> [Listed entries]
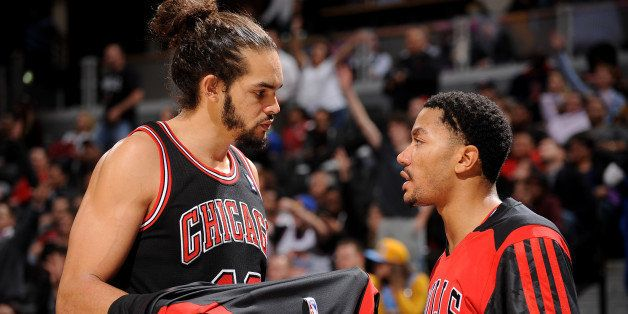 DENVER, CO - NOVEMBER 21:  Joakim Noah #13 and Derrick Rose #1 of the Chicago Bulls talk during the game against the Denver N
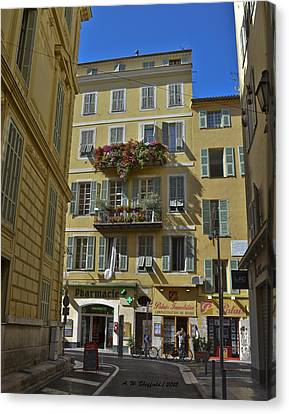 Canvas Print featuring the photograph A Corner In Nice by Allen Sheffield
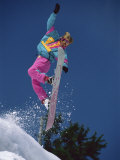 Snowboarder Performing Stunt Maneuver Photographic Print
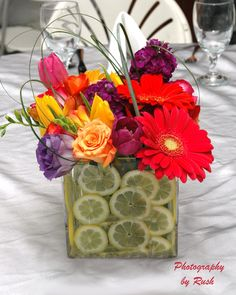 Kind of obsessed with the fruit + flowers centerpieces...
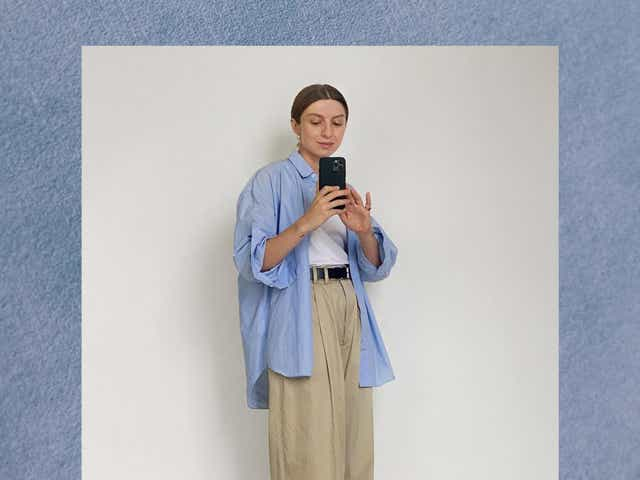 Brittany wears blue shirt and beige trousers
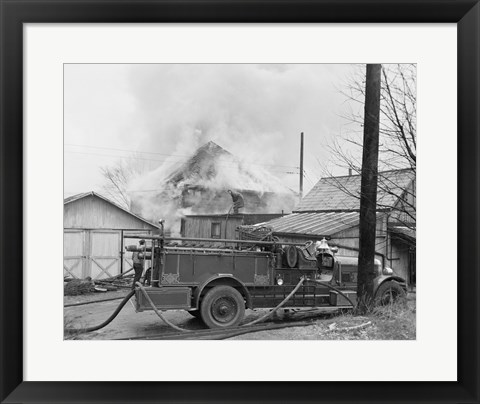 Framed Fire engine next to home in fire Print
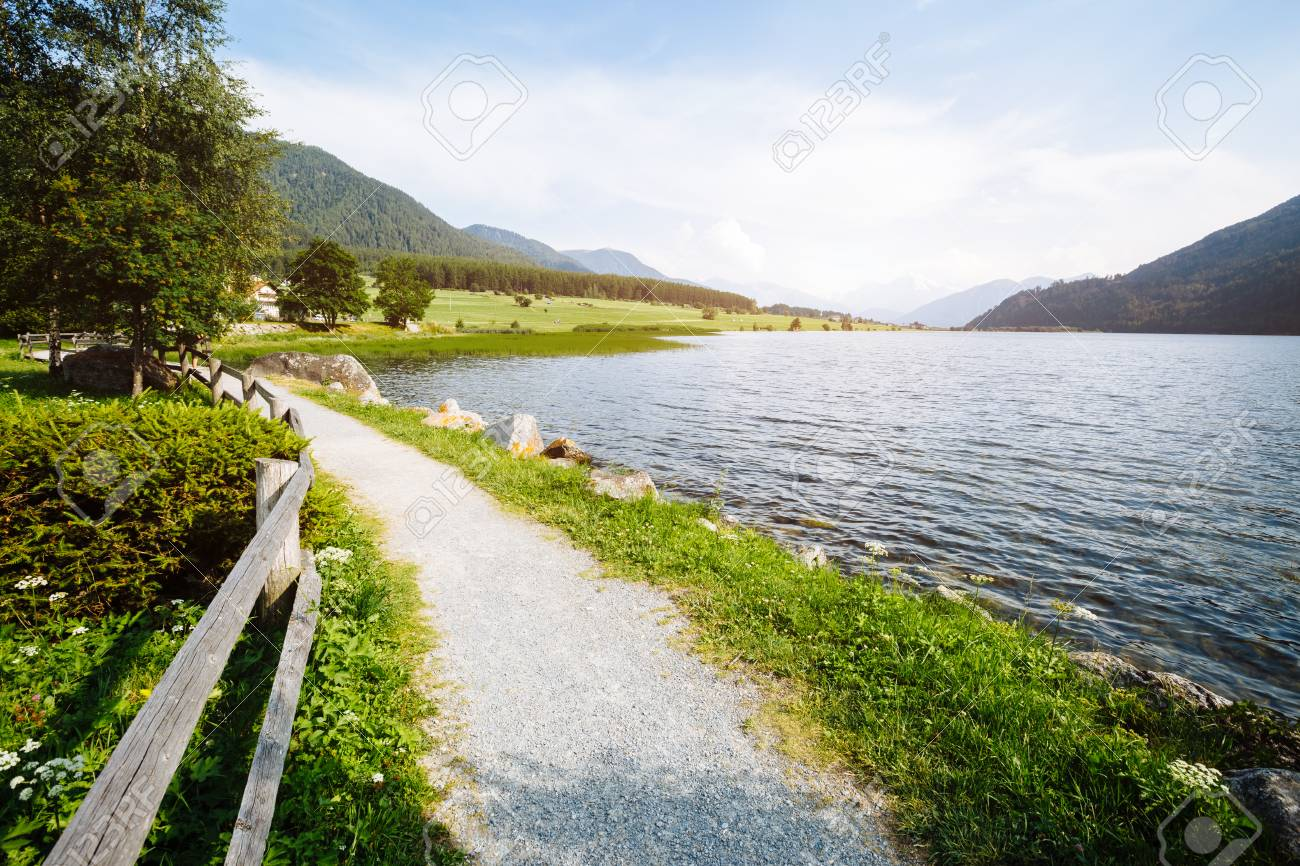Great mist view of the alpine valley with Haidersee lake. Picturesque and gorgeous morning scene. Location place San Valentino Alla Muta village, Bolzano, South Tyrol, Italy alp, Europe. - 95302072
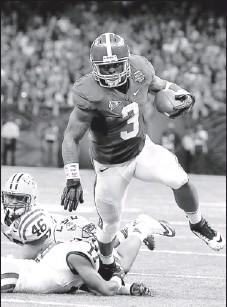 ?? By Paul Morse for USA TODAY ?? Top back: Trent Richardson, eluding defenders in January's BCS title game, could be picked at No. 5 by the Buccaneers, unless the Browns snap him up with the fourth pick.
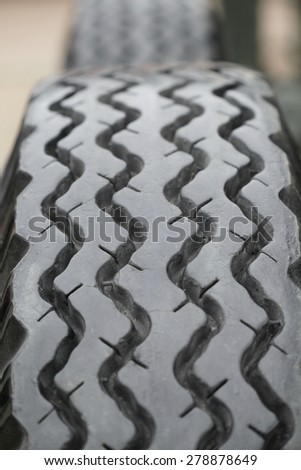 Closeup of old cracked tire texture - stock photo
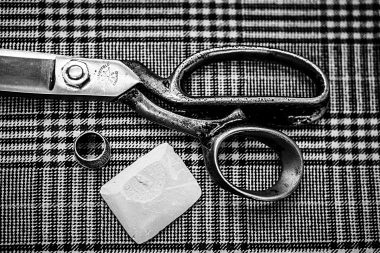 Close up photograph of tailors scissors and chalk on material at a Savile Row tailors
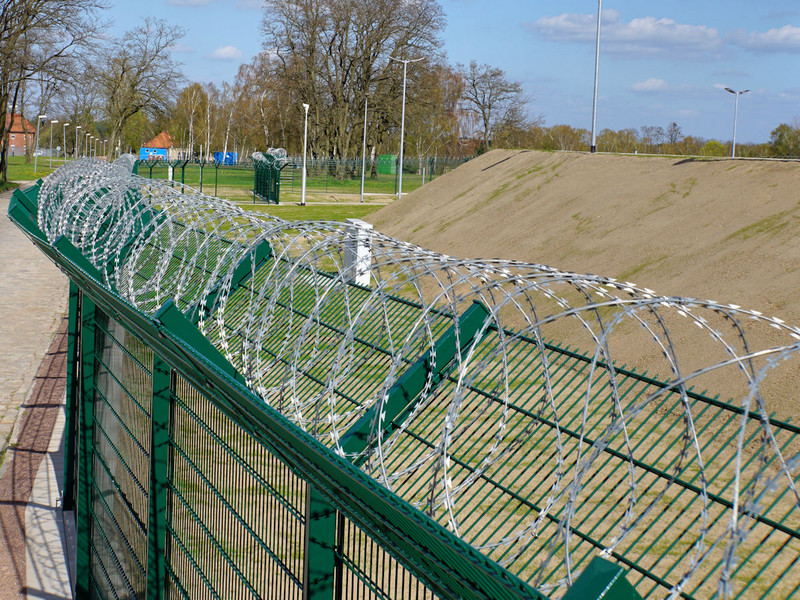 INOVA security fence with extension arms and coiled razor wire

> [Task directions]
Reproduce exactly the part of the records above that begins at the line holding "the fourth pick." and ends at the final line, both included, leaving out the pictures.

> [Response box]
 ?? By Paul Morse for USA TODAY ?? Top back: Trent Richardson, eluding defenders in January's BCS title game, could be picked at No. 5 by the Buccaneers, unless the Browns snap him up with the fourth pick.
 Closeup of old cracked tire texture - stock photo
 Close up photograph of tailors scissors and chalk on material at a Savile Row tailors
 INOVA security fence with extension arms and coiled razor wire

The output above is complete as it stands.